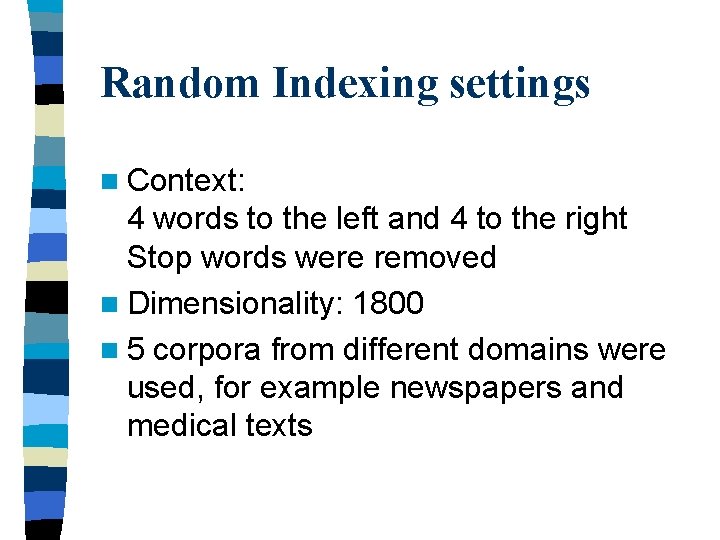 Random Indexing settings

Context:
4 words to the left and 4 to the right
Stop words were removed

Dimensionality: 1800

5 corpora from different domains were used, for example newspapers and medical texts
::::::::
▶ **EXERCISE DESCRIPTION**:
Every line that holds the word "words" should be copied from the records.

▶ **OUTPUT BELOW**:
4 words to the left and 4 to the right
Stop words were removed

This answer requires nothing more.